** MATERIAL SHOWN follows **

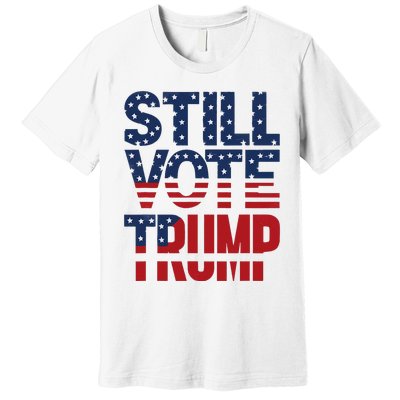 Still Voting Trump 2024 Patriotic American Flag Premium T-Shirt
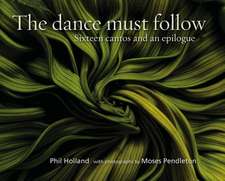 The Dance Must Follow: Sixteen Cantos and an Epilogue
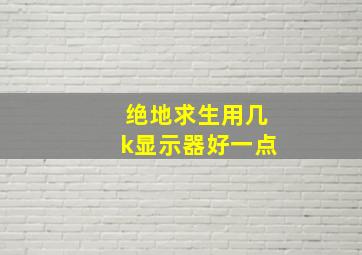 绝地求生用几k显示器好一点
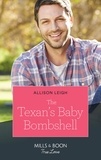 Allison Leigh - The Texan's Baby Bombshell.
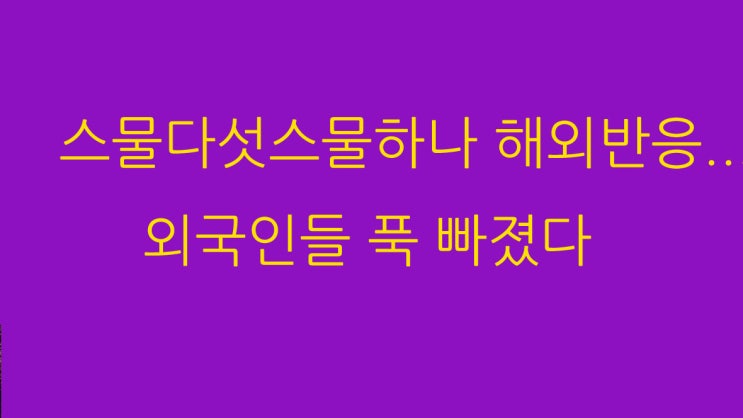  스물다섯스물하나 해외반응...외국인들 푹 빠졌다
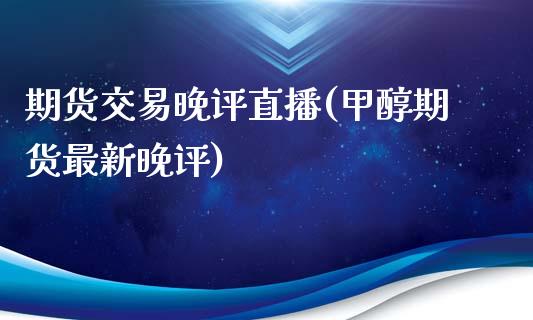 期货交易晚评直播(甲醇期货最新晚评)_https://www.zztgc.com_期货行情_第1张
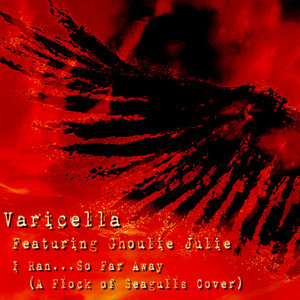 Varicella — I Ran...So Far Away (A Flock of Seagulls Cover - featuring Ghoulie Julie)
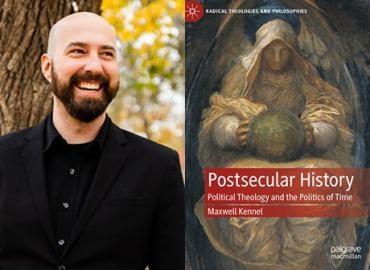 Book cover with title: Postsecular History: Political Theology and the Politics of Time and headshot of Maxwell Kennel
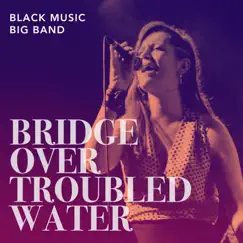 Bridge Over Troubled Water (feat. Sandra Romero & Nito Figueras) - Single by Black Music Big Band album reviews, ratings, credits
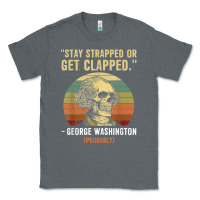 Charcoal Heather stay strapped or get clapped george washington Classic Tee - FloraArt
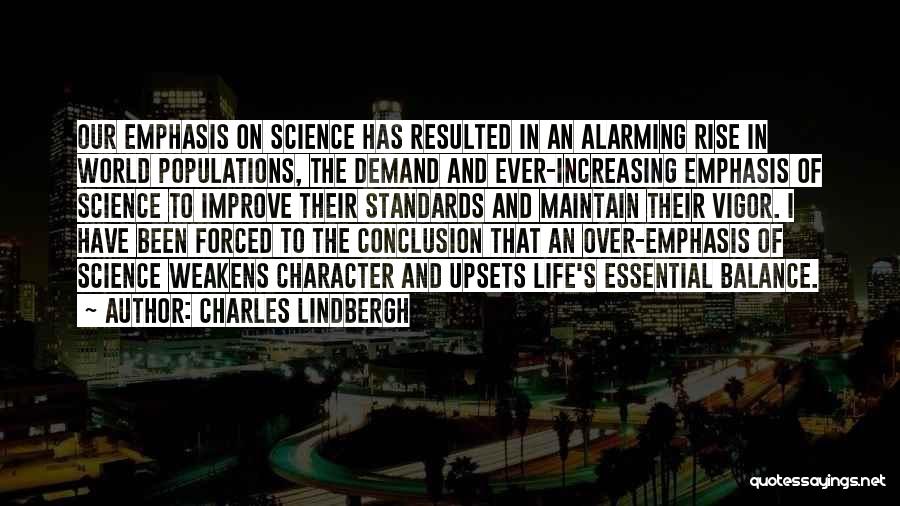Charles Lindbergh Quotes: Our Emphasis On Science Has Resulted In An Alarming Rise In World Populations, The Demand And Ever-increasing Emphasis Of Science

** End of MATERIAL SHOWN **
** MATERIAL SHOWN follows **

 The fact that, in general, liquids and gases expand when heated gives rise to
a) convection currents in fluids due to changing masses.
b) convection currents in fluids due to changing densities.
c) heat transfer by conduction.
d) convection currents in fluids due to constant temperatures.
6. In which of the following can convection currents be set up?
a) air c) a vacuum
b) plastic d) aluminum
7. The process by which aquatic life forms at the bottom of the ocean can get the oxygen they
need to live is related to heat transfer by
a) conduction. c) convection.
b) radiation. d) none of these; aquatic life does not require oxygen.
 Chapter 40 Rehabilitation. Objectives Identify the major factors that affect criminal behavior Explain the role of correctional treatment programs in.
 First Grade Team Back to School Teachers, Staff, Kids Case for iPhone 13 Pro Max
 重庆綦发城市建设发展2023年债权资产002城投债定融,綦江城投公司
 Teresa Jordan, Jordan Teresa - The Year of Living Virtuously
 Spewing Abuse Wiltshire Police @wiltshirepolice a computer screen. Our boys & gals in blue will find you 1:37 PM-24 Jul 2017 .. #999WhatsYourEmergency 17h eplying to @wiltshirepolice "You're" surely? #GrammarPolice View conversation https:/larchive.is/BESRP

** End of MATERIAL SHOWN **

(WORK REQUEST)
Return the lines above that include the string "currents".

(PROBLEM SOLUTION)
a) convection currents in fluids due to changing masses.
b) convection currents in fluids due to changing densities.
d) convection currents in fluids due to constant temperatures.
6. In which of the following can convection currents be set up?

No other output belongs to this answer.